Information
* * * *

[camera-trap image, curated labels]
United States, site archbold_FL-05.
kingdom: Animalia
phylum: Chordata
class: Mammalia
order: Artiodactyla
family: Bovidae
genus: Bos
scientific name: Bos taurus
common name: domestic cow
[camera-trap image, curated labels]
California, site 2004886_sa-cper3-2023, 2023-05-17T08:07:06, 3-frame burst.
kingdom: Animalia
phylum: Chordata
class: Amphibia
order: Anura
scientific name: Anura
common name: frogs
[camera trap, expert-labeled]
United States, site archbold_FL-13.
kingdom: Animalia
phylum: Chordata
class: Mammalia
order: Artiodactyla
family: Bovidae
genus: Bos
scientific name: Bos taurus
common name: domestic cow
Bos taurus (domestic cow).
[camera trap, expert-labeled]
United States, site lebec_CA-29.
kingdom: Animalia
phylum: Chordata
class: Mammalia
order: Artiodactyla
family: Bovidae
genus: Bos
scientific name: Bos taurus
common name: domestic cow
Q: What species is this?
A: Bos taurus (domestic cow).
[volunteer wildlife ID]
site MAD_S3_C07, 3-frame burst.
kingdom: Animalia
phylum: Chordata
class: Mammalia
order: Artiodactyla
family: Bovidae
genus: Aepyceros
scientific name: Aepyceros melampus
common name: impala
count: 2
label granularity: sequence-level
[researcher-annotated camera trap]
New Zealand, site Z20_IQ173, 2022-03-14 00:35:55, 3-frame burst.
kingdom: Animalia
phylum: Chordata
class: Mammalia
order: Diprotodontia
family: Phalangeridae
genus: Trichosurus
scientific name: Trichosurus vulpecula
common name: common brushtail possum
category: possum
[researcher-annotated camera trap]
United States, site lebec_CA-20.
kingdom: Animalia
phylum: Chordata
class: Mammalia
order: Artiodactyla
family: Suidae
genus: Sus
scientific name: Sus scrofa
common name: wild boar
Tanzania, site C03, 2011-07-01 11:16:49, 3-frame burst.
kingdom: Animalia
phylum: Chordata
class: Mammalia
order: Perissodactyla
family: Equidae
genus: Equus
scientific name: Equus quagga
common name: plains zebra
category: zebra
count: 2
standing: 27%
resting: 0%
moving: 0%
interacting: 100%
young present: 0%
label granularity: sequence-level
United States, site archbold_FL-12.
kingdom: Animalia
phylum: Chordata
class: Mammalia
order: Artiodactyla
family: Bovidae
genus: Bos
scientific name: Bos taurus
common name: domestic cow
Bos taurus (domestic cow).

* * * *

Reproduce the entire listing. Keep every word as it is.

Written response
[camera-trap image, curated labels]
United States, site archbold_FL-05.
kingdom: Animalia
phylum: Chordata
class: Mammalia
order: Artiodactyla
family: Bovidae
genus: Bos
scientific name: Bos taurus
common name: domestic cow
[camera-trap image, curated labels]
California, site 2004886_sa-cper3-2023, 2023-05-17T08:07:06, 3-frame burst.
kingdom: Animalia
phylum: Chordata
class: Amphibia
order: Anura
scientific name: Anura
common name: frogs
[camera trap, expert-labeled]
United States, site archbold_FL-13.
kingdom: Animalia
phylum: Chordata
class: Mammalia
order: Artiodactyla
family: Bovidae
genus: Bos
scientific name: Bos taurus
common name: domestic cow
Bos taurus (domestic cow).
[camera trap, expert-labeled]
United States, site lebec_CA-29.
kingdom: Animalia
phylum: Chordata
class: Mammalia
order: Artiodactyla
family: Bovidae
genus: Bos
scientific name: Bos taurus
common name: domestic cow
Q: What species is this?
A: Bos taurus (domestic cow).
[volunteer wildlife ID]
site MAD_S3_C07, 3-frame burst.
kingdom: Animalia
phylum: Chordata
class: Mammalia
order: Artiodactyla
family: Bovidae
genus: Aepyceros
scientific name: Aepyceros melampus
common name: impala
count: 2
label granularity: sequence-level
[researcher-annotated camera trap]
New Zealand, site Z20_IQ173, 2022-03-14 00:35:55, 3-frame burst.
kingdom: Animalia
phylum: Chordata
class: Mammalia
order: Diprotodontia
family: Phalangeridae
genus: Trichosurus
scientific name: Trichosurus vulpecula
common name: common brushtail possum
category: possum
[researcher-annotated camera trap]
United States, site lebec_CA-20.
kingdom: Animalia
phylum: Chordata
class: Mammalia
order: Artiodactyla
family: Suidae
genus: Sus
scientific name: Sus scrofa
common name: wild boar
Tanzania, site C03, 2011-07-01 11:16:49, 3-frame burst.
kingdom: Animalia
phylum: Chordata
class: Mammalia
order: Perissodactyla
family: Equidae
genus: Equus
scientific name: Equus quagga
common name: plains zebra
category: zebra
count: 2
standing: 27%
resting: 0%
moving: 0%
interacting: 100%
young present: 0%
label granularity: sequence-level
United States, site archbold_FL-12.
kingdom: Animalia
phylum: Chordata
class: Mammalia
order: Artiodactyla
family: Bovidae
genus: Bos
scientific name: Bos taurus
common name: domestic cow
Bos taurus (domestic cow).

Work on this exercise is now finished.